Case study

Mercury Rebrand

A wonderful brief. A slightly scary schedule. And a whole lot of collaboration. Here’s the story of one of our most energising website projects...

Mercury rebrand

Client

Mercury

Industry

Utility

Type of work

  • Websites

What we did

  • Strategy
  • Information architecture
  • Design
  • Technology and development

The challenge

It was early 2016, and we were sitting on the floor of a corner office at Mercury’s Greenlane offices... “We’ve got four months to design and build a brand new website that combines the content from Mighty River Power and Mercury Energy, allows customers to join and self-serve, and showcases our new brand - which doesn’t exist yet!” That was the first time we met Mercury’s Head of Marketing, Ben Harvey-Lovell.

What followed was one of the most energising, satisfying and collaborative projects we’ve ever worked on at Catch.

We were part of a massive team of passionate people and partners who delivered one of New Zealand’s most successful large Corporate rebrands in recent years.
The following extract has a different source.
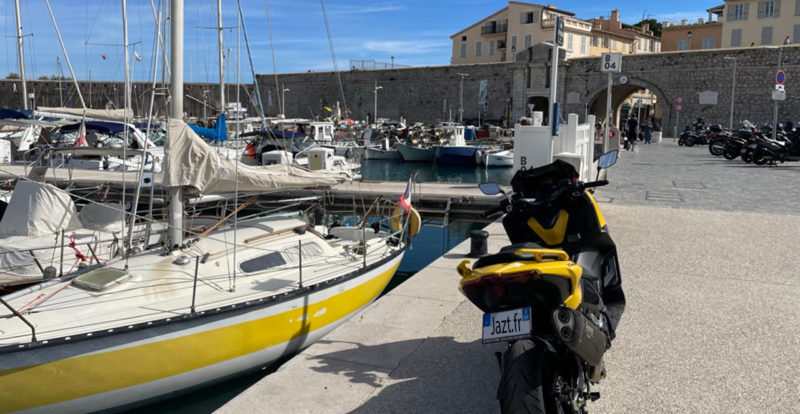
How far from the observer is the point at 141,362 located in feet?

Energy was made Wonderful over those four frenetic months, but it wasn’t without its challenges...

Mercury rebrand - designs

The solution

Mercury had worked with Dick&Jane on the design of their new visual identity. When we first got the website brief, the logo, colour palette and brand strategy were still in the research stage, but we had a pretty good idea of what we’d be working with. Dick&Jane had also designed a homepage concept that Mercury loved, so we had a great starting point for the design.

Our first challenge was to research, test and design a new IA that would combine consumer and business retail content with the generation and shareholder content traditionally sat on the Mighty River Power site. The brief here was to make the site structure cohesive, to combine two stories into one coherent narrative that would allow customers, investors, analysts and employees to find the content they needed.

The second challenge was the detailed design. Our design and development teams worked on a new Digital Design System—building a modular, reusable, responsive pattern library that would be re-used across multiple digital environments.

We rapidly integrated the new design system into Mercury’s incumbent Kentico CMS, giving Mercury’s Digital Team complete control of the site structure and page layouts.

Multiple API integrations were required to enable customers to join and self-serve and to access third-party data for modules like share prices and lake levels. Given the timeframe, this required an intelligent, pragmatic approach. Where appropriate, a new React layer was developed to lay the foundation for the future.

We designed and built Mercury’s full marketing, billing and system-related emails as part of the project. Leveraging the new Design System, we approached this work similarly—modular, reusable, mobile responsive components integrated into Marketo and their core internal systems.

The whole project was like building a plane in the air. While designing and building the website alongside Mercury ICT and Digital Marketing, TRA validated the visual identity by engaging thousands of customers and shareholders. Dick&Jane were iterating the visual identity from this feedback while FCB was developing the campaign launch content. Meanwhile, the Mercury marketing team re-wrote and rebranded hundreds of automated customer letters and emails while designing new office fit-outs, station signage, and vehicle liveries. We were all bouncing off each other, and it was wonderfully collaborative.

Mercury rebrand - desktop

The results

Despite the time pressures, the long days and the late nights, the website launched on time, on budget and was... well, wonderful! It was a finalist in the 2017 Best Design Awards and a vital part of the story that helped Mercury win the 2017 Grand Effie and the Supreme Award at the TVNZ Marketing Awards.

The project's success forged a long and productive partnership with Mercury, and we’ve since worked on multiple digital transformation initiatives together—from designing and building new Join journeys and updating the self-service portal (My Account) to designing and building Mercury's first mobile app.

From a wonderful brief, a scary timeline, and some genuine collaboration, we built a website to be proud of and established trusted relationships that continue to this day.